Exercise prompt: Reproduce word for word the stretch of the Hurricane Florence relief report below that begins with "The relief effort" and ends with "those in need.".

ACS Disaster Response director shares a glimpse of recent efforts.

ACS DR Greater New York Conference team delivers flood buckets in North Carolina

ACS DR Greater New York Conference team delivers flood buckets in North Carolina. Photo provided by Adventist Community Services

The relief effort as North Carolina residents recover from Hurricane Florence continues for Adventist Community Services Disaster Relief (ACS DR) as both South Atlantic and Carolina conferences work to assist communities across the state. In days immediately following the flooding, ACS DR set up five warehouses for distribution of water, food, flood buckets containing clean supplies, and Walmart gift cards — three warehouses, Fayetteville, New Bern, and Wilmington, are still open. Trucks from several conferences have delivered supplied from across the division; ADRA has pledged financial support; Country Fresh has donated water and non-perishables; and Fruit of the Loom has supplied under-garments, socks, and t-shirts for those in need.

W. Derrick Lea, director of the North American Division’s ACS DR and associate director for ACS, shared the report below after spending the past several days with ACS DR conference and volunteer personnel in the flood-recovery region. This is just a glimpse into the team efforts and work occurring in several communities.

September 26

I left Wilmington, North Carolina, early on Sept. 26, 2018, to meet our ACS DR leadership in New Bern. South Atlantic Conference’s Mark Best was the first to meet me at Ephesus Seventh-day Adventist Church parking lot before 9 a.m.  We spoke about the door-to-door visits that had taken place the previous day and Mark stated how badly the water had affected the homes in the surrounding community.

Entries provided:
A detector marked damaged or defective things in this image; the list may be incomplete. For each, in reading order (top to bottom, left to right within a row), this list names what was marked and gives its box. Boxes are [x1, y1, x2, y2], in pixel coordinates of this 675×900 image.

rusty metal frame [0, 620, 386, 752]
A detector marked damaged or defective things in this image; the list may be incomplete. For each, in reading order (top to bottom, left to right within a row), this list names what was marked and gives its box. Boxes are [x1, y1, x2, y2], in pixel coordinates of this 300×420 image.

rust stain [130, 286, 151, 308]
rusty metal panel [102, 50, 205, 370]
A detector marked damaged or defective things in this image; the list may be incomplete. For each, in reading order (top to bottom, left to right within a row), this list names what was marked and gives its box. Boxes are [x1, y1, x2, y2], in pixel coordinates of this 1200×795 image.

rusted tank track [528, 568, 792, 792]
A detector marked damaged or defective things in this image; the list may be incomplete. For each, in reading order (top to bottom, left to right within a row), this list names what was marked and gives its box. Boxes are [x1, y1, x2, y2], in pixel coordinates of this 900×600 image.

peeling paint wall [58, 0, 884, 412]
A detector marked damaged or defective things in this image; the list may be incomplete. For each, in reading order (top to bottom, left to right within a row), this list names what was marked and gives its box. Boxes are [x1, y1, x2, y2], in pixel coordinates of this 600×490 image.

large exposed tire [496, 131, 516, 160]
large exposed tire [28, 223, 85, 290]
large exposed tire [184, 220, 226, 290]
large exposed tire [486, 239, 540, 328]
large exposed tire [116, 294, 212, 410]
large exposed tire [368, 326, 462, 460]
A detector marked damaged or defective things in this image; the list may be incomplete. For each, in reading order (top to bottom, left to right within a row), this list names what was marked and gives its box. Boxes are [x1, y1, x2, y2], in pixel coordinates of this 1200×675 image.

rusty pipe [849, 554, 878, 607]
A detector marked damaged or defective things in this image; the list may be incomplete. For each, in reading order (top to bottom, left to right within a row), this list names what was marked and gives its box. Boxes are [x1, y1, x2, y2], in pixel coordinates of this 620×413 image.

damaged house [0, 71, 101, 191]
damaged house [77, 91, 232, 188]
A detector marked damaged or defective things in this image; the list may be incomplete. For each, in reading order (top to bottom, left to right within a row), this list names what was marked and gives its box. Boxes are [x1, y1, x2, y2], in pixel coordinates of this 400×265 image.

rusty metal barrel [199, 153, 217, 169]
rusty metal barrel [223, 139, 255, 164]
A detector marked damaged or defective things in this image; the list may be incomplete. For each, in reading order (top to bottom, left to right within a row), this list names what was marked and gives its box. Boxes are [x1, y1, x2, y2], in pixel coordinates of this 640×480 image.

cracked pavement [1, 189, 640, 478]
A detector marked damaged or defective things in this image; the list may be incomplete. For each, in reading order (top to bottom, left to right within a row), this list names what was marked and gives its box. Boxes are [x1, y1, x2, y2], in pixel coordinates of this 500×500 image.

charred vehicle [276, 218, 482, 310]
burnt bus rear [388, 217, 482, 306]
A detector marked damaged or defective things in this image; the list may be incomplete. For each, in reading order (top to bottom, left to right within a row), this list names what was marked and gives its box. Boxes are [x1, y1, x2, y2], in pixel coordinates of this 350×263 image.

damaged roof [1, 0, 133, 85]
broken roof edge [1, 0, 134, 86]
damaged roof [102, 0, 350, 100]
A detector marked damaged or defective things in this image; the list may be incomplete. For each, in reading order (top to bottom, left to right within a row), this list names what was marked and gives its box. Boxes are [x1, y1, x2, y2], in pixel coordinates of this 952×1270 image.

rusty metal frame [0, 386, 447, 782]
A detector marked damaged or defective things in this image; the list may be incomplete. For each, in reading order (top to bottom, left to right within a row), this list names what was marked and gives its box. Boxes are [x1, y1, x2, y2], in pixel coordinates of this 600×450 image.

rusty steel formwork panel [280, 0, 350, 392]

Result of this task:
The relief effort as North Carolina residents recover from Hurricane Florence continues for Adventist Community Services Disaster Relief (ACS DR) as both South Atlantic and Carolina conferences work to assist communities across the state. In days immediately following the flooding, ACS DR set up five warehouses for distribution of water, food, flood buckets containing clean supplies, and Walmart gift cards — three warehouses, Fayetteville, New Bern, and Wilmington, are still open. Trucks from several conferences have delivered supplied from across the division; ADRA has pledged financial support; Country Fresh has donated water and non-perishables; and Fruit of the Loom has supplied under-garments, socks, and t-shirts for those in need.